Data Engineer
Responsibilities
- Create and manage ETL data pipelines using Python, Spark, and Airflow.
- Create and manage real-time pipelines using Kafka.
- Improve and maintain the data lake setup (S3, EMR, Presto).
- Integrate data from 3rd party APIs (e.g. Hubspot, Facebook).
- Ensure data quality through automated testing.
- Develop and maintain company metrics and dashboards.
- Collaborate with analysts, engineers, and business users to design solutions.
- Research innovative technologies and make continuous improvements.
You may be a good fit if
- 3+ year as a data engineer developing and maintaining ETL pipelines.
- Experience in building data lake/warehouse solutions consisting of structured and unstructured data.
- Hands-on experience with big data technologies (e.g. Spark, Hive)
- Experience in writing and optimizing SQL queries.
- Good knowledge of Python.
- Hands-on experience with BI tools (e.g. Looker, Redash).

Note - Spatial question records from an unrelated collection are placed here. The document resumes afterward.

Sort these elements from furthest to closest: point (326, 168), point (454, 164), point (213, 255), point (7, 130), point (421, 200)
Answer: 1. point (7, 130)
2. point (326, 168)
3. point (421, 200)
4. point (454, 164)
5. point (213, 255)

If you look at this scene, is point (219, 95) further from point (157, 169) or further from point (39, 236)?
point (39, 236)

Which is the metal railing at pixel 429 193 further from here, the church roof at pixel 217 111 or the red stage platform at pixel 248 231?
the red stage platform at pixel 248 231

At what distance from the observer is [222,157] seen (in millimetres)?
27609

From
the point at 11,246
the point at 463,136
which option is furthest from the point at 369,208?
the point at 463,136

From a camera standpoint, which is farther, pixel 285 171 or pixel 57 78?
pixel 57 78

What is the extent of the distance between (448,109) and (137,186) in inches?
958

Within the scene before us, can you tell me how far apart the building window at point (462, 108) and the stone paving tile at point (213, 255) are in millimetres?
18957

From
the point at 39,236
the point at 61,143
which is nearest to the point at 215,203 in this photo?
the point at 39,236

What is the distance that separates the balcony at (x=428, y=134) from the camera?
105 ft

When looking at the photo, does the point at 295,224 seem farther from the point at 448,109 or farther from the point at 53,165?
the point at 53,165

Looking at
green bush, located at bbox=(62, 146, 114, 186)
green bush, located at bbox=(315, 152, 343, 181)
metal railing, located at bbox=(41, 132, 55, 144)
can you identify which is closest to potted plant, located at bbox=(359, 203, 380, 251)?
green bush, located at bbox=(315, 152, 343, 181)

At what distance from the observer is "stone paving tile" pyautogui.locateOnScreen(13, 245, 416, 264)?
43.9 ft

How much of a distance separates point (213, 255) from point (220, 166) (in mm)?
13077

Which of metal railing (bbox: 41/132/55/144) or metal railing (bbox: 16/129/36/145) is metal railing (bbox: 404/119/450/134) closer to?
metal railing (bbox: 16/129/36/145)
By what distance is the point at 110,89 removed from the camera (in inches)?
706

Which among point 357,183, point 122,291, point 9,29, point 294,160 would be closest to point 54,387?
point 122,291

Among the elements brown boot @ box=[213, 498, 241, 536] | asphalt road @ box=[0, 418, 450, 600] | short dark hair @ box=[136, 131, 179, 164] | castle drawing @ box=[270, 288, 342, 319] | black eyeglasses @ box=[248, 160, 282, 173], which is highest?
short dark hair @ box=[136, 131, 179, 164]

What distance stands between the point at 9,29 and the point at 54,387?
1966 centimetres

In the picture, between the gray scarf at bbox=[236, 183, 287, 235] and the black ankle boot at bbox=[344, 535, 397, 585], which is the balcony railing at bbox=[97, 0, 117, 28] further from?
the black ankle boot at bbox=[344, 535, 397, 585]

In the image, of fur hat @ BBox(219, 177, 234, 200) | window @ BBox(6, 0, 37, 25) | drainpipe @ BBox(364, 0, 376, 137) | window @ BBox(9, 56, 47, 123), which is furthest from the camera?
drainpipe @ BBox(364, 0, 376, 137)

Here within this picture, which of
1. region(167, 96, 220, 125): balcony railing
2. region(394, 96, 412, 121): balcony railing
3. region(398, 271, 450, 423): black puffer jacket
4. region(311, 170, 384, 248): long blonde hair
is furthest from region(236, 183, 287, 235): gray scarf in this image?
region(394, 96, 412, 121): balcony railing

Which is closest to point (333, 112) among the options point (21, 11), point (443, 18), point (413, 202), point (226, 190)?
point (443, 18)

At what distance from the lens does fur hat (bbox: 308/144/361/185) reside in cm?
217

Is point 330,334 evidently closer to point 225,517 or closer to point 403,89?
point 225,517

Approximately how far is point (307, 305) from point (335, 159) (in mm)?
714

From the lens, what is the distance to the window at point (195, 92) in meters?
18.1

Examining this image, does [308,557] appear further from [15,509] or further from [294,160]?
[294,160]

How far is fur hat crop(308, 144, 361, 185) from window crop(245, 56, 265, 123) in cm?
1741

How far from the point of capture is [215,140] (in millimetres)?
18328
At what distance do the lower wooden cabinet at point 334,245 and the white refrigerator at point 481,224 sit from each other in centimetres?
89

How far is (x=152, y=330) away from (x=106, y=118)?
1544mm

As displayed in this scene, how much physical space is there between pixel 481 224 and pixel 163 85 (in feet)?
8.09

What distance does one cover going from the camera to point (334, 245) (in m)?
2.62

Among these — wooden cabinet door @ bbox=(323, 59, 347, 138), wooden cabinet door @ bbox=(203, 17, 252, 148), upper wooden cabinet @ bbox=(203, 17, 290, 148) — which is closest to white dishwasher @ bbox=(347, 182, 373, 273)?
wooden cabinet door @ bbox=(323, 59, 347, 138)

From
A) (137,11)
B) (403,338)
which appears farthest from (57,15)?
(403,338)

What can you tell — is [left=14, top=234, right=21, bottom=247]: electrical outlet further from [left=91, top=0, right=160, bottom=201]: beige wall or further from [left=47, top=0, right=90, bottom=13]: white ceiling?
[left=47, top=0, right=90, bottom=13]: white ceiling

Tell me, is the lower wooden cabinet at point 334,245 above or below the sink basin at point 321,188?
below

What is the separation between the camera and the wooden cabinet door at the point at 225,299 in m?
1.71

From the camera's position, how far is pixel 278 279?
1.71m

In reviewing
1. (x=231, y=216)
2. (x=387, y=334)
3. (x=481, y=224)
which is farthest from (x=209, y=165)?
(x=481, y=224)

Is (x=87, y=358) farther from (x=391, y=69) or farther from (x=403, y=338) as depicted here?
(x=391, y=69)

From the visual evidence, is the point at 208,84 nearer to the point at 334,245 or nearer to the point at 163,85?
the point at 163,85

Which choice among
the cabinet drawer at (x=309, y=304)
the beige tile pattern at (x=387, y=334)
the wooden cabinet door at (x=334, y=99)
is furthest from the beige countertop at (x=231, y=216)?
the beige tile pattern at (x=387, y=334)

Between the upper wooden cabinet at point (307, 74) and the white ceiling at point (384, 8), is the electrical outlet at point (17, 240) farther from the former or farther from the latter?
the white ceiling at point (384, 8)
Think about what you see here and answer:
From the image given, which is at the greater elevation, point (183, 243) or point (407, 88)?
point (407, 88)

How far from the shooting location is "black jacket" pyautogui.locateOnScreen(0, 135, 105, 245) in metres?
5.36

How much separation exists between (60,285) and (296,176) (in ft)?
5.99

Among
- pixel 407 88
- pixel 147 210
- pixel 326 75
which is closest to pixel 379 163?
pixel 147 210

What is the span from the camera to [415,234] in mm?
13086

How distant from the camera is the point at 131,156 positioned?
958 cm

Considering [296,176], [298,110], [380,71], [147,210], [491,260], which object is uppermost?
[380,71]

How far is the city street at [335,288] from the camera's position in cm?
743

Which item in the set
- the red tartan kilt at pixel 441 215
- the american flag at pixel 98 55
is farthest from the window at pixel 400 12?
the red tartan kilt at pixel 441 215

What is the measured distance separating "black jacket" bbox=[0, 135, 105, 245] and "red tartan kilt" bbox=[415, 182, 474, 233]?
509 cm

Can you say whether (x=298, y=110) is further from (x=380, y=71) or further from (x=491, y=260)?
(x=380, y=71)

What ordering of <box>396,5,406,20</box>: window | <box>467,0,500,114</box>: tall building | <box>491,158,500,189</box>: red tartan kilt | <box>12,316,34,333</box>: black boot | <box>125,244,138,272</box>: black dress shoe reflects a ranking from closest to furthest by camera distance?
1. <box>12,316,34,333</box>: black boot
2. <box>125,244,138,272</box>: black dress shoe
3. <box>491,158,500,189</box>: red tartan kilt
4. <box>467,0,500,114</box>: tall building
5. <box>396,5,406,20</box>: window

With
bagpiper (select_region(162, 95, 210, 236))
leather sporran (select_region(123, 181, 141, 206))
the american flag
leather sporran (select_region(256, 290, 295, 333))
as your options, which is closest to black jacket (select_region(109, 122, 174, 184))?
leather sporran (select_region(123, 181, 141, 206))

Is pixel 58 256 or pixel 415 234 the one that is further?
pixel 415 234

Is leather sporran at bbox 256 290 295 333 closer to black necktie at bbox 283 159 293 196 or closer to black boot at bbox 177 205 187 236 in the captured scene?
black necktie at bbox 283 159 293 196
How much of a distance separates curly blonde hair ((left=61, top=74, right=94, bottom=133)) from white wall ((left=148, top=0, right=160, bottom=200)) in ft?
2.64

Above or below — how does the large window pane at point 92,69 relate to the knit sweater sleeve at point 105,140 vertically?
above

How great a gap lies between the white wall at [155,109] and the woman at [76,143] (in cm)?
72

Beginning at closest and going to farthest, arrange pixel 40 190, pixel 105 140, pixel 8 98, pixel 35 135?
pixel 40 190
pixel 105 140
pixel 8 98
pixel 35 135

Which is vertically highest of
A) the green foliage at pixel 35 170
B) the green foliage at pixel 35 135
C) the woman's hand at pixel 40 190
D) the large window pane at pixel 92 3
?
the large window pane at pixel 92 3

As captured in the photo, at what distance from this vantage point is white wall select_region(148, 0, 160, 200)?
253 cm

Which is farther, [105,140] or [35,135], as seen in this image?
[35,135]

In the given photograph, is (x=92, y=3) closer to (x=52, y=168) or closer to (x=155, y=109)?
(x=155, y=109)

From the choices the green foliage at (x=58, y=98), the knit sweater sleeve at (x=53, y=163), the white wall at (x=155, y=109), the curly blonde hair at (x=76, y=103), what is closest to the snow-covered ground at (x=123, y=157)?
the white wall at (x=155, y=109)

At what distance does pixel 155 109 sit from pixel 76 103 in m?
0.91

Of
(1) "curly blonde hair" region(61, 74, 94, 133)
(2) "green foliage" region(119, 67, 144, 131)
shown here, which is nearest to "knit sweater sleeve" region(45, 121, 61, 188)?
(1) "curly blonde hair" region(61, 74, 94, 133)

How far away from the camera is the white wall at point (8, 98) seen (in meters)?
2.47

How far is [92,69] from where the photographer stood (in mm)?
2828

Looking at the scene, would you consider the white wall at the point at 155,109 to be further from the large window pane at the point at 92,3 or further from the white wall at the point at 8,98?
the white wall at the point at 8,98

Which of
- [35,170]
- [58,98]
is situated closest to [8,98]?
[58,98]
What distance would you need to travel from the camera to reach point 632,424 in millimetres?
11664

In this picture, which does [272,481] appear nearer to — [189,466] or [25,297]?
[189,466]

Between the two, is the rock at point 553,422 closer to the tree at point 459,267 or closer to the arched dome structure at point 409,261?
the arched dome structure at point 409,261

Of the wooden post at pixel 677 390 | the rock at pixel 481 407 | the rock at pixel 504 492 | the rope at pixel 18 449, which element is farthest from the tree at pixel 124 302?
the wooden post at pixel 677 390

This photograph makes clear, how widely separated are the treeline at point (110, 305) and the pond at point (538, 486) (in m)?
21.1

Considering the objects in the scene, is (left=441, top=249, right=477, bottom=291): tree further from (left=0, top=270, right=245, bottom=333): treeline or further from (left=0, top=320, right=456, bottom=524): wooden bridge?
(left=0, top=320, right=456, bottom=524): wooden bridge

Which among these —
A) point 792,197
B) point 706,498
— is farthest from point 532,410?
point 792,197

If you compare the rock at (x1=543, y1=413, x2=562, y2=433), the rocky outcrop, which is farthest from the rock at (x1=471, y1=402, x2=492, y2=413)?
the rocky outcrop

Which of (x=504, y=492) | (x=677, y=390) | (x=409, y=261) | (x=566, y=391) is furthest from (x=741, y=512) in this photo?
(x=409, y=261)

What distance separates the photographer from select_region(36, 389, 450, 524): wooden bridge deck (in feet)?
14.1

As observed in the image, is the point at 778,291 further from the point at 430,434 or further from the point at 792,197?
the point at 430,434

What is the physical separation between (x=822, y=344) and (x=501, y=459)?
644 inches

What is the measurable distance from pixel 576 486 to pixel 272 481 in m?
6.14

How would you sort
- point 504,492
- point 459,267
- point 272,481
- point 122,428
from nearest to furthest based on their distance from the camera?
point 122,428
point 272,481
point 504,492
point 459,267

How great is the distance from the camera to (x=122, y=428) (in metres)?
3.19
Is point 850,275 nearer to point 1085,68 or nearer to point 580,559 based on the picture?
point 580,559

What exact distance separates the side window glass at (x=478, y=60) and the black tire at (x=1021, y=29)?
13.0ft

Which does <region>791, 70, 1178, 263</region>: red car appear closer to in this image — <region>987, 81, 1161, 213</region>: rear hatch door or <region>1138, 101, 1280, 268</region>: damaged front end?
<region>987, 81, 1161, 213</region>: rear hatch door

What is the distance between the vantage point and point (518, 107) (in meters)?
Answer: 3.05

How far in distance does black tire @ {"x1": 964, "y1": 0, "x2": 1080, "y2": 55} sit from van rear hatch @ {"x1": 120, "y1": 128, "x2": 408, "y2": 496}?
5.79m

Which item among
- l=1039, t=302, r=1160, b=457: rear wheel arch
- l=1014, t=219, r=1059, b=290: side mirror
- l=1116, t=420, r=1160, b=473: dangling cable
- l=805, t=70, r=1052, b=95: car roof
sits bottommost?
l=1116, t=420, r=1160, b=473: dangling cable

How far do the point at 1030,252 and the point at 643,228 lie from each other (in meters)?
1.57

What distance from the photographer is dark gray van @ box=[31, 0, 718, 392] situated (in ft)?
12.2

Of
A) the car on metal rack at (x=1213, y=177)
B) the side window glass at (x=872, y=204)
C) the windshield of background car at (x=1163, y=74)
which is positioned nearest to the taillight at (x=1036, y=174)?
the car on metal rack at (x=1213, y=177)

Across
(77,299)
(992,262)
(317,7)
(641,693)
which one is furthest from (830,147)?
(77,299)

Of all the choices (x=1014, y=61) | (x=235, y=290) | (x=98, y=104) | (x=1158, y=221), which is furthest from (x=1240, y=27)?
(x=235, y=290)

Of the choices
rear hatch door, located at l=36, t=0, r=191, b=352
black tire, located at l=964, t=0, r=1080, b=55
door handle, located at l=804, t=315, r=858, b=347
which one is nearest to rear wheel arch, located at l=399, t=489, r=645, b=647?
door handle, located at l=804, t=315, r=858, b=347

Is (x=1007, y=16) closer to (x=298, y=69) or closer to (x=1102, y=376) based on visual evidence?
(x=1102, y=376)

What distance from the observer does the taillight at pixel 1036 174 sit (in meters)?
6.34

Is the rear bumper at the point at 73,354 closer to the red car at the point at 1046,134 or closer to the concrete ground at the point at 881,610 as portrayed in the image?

- Bachelor's degree in a technical field or equivalent work experience.
- Have experience managing and designing data pipelines, debugging data issues.
- Are familiar with real-time and/or large scale data.
- You have built data products that have scaled on AWS or another cloud.
- You thrive on nimble, lean, fast-paced startups, like autonomy, and have proven you can push towards a goal by yourself.
- Coachable. Able to own mistakes, reflect, and take feedback with maturity and a willingness to improve.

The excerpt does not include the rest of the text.